Woody Allen,  Para Acabar de Vez com a Cultura (ed. original, 1966), tradução de Jorge Leitão Ramos,  4.ª edição, Amadora, Livraria Bertrand, 1981, pp. 37-42.

terça-feira, 7 de janeiro de 2014

4 ou 5 págs.: A TRUTA

H. Lopes de Mendonça
por
Columbano Bordalo Pinheiro
Durante a Guerra Civil de 1245-1247 -- que também opôs dois irmãos, D. Sancho II, deposto pelo papa, e o Conde de Bolonha, futuro Afonso III --, conta-se uma estória lendária, protagonizada pelo alcaide-mor de Celorico da Beira, Fernão Rodrigues Pacheco (o primeiro deste nome).
Sitiado pelo próprio infante, que o alcaide tinha por usurpador, Afonso quis vergar Celorico pela fome, até que, em intervenção supostamente divina, uma águia trazendo nas garras uma truta que acabara de caçar, deixa-a cair milagrosamente no recinto sitiado, levando a um estratagema que tem sido glosado noutras situações semelhantes (v. g. Deuladeu Martins): com o pouco de farinha que restava, Pacheco manda fazer pães, que, envolvendo o peixe de água doce, vai oferecer ao Bolonhês, através dum emissário, como preito respeitoso ao irmão do rei -- o único legítimo que reconhecia. D. Afonso levantará o cerco nesse mesmo dia.
Henrique Lopes de Mendonça (Lisboa, 1856-1931), foi um oficial de Marinha, grande historiador dos Descobrimentos e da Expansão, poeta (autor dos versos de A Portuguesa, recorde-se), dramaturgo e ficcionista com acentuada inclinação para a narrativa histórica. A História era a sua paixão, como historiador das Navegações ou ficcionista. 
Neste conto, publicado originalmente em Capa e Espada (1922), Mendonça dá lastro à petite histoire e à lenda, pretexto para uma recriação lúdica dum tempo medieval conturbado; e fá-lo com a competência do histroriador.
O estilo é opulento, no bom sentido, português de lei. Mais do que uma historieta lendária, interessa-me e regala-me essa riqueza vocabular, incluindo os arcaísmos, que serve a narrativa.

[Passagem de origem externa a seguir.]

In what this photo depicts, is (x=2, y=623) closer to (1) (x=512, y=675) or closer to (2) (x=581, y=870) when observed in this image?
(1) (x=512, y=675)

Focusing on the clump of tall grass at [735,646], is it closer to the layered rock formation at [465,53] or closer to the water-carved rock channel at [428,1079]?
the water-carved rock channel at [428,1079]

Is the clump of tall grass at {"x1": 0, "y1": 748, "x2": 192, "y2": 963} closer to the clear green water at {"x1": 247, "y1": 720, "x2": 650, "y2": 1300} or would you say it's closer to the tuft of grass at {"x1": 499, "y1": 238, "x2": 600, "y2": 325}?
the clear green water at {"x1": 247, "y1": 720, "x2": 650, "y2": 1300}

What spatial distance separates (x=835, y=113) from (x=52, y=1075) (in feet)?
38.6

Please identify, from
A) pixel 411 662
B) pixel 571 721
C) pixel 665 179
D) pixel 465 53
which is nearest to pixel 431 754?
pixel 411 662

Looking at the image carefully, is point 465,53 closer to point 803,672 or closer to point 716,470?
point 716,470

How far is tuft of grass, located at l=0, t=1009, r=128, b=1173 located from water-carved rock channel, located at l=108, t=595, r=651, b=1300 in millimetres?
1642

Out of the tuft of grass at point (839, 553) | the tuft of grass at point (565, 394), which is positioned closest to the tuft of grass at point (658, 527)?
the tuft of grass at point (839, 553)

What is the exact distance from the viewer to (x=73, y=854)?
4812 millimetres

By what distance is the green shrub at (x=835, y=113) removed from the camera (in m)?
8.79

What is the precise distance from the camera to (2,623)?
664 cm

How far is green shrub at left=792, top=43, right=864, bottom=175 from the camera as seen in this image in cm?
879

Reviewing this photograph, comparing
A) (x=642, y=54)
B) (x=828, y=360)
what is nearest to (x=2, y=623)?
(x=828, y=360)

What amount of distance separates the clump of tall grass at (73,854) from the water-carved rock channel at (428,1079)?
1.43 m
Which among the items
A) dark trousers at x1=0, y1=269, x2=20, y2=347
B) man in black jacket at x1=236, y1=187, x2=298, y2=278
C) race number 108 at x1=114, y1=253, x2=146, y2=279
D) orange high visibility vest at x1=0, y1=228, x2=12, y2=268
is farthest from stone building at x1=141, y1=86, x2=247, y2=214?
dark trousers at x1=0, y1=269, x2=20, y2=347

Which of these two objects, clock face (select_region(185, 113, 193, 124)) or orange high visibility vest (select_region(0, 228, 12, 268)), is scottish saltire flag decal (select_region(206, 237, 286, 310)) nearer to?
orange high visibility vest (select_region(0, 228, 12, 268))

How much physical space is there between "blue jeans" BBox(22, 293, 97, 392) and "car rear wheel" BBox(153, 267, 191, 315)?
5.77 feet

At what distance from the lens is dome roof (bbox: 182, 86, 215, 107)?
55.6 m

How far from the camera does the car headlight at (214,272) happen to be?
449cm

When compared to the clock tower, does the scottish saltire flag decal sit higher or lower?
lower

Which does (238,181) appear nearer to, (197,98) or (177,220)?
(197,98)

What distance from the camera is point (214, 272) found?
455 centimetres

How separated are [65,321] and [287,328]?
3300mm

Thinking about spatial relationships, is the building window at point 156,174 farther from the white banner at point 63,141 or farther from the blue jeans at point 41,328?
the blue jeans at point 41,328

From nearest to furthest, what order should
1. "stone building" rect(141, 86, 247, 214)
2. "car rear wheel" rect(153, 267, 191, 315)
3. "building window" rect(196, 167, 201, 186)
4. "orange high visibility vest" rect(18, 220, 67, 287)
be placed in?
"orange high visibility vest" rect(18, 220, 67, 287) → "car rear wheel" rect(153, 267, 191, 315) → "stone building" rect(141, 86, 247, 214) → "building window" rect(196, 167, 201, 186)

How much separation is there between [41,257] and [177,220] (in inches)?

O incipit: «Na açoteia da torre de menagem, Fernão Rodrigues Pacheco, debruçado sobre uma aberta das ameias, medita.»

Um parágrafo: «E, como a resposta se resuma a um gesto ríspido de impaciência, o agostinho prossegue. Em voz ungida de piedade, relembra as agonias daqueles meses de apertado cerco; o contínuo desfalque dos defensores, dizimados por ascumas e gorguzes, por virotões e pedregulhos, e mais ainda pela pestilência e pela fome. A custo se colhe um cafis de apodrecidos cereais nas húmidas matamorras. A chama dos fornos devora a lenha dos vigamentos, os sarrafos arrancados às mesas, aos escanos, às portadas. Dentro em pouco, toda a parte combustível da vila se reduzirá a cinzas para se transformar numa ilusão de pão as varreduras dos celeiros, a palha dos esteirões, a erva das ruas. À míngua de um mesquinho almanho, sequer, servem de repasto aos sitiados as alimárias mais imundas.»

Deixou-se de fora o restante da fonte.